§ **Extrait du document**
**********

"La vie à deux ", "Hymnes à la haine" Dorothy PARKER (1895-1967)
Préfaces de Benoîte Groult
Dorothy Parker s'est fait connaître en 1926 avec un recueil de poèmes qui fut un succès immédiat. Elle assura alors la critique dramatique pour Vanity Fair et Esquire et la critique littéraire du New Yorker. Auteure de nouvelles et de poèmes, elle devint rapidement célèbre et fut considérée comme une des plus talentueuses de son époque.
"Celle qui avait incarné si parfaitement l'esprit brillant des années trente, l'émancipation sexuelle, le droit à toutes les libertés pour les femmes, celle d'aimer et d'être infidèle, la fureur de vivre aussi et le désespoir élégant qui caractérisaient cette époque, passa de mode avec la grande dépression américaine et survécut trente ans à ce désastre, oubliée de tous." écrit Benoîte Groult dans sa préface.
"La vie à deux"- suite de nouvelles- pour Dorothy Parker caustique et pessimiste, c'est la solitude des couples, l'impossibilité d'un rapport vrai entre les femmes et les hommes empêtrés dans le carcan des rôles stéréotypés. "Dorothy Parker [...] excella toute sa vie à décrire le malheur des femmes, leur frivolité, leur faiblesse devant l'amour, leur dépendance émotionnelle, leur capacité à gâcher une belle histoire [...] l'insondable bêtise des femmes qui n'a d'égal que l'égoïsme et la lâcheté des hommes." Des épouses frustrées, des maris indifférents, des jeunes filles puériles ou déjà désenchantées, des jeunes gens frivoles et hypocrites, Dorothy Parker ne pourrait-elle pas les décrire cent ans plus tard?
"Hymnes à la haine", ensemble de dix-huit poèmes.
Avec cet humour amer et cette insolence qui la caractérise, Dorothy Parker égrène tout ce qui l'énerve: les femmes, les hommes, les épouses et les maris, la famille, le cinéma, le théâtre, la littérature, les résidences d'été...
"Je hais les Livres:
Ils me fatiguent les yeux...
Il y a le Récit des Jours heureux à Tahiti,
Le Vade-Mecum des Iles...
Après quatre semaines dans les mers du Sud,
L'anglais de l'auteur commence à rouiller
Et il se met au tahitien.
Il donne à entendre que son plus grand tourment
A été d'échapper aux avances des vahinés,
Mais le reste du livre
Est probablement fondé sur des faits authentiques.

**********

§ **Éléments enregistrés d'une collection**
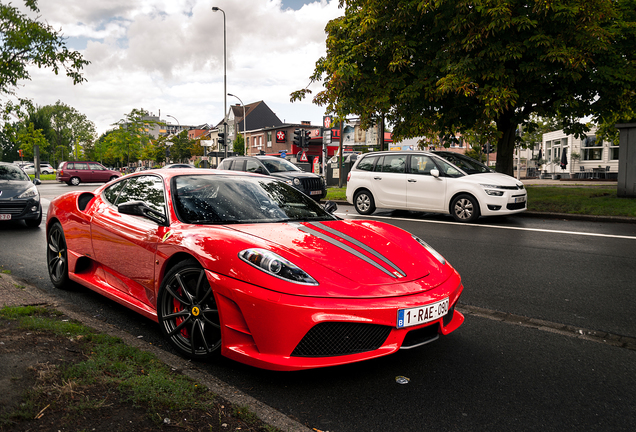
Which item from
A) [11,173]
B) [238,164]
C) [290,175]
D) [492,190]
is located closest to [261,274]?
[492,190]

**********

§ **Tâches et exercices**
[a] Les affirmations suivantes concordent-elles avec l'extrait sur Dorothy Parker ? Pour chacune, répondez par oui ou non et citez les mots du texte qui tranchent.
(i) Dorothy Parker s'est fait connaître en 1926 grâce à un recueil de poèmes.
(ii) « Hymnes à la haine » réunit vingt poèmes.
(iii) Dorothy Parker a assuré la critique littéraire de Vanity Fair.
[b] Dans l'extrait sur Dorothy Parker, qui signe les préfaces ?
Les lignes fournies ne sont pas nécessaires.

§ **Liste des réponses**
[a]
(i) Oui : « Dorothy Parker s'est fait connaître en 1926 avec un recueil de poèmes qui fut un succès immédiat. »
(ii) Non : « "Hymnes à la haine", ensemble de dix-huit poèmes. »
(iii) Non : « Elle assura alors la critique dramatique pour Vanity Fair et Esquire et la critique littéraire du New Yorker. »

[b] Benoîte Groult.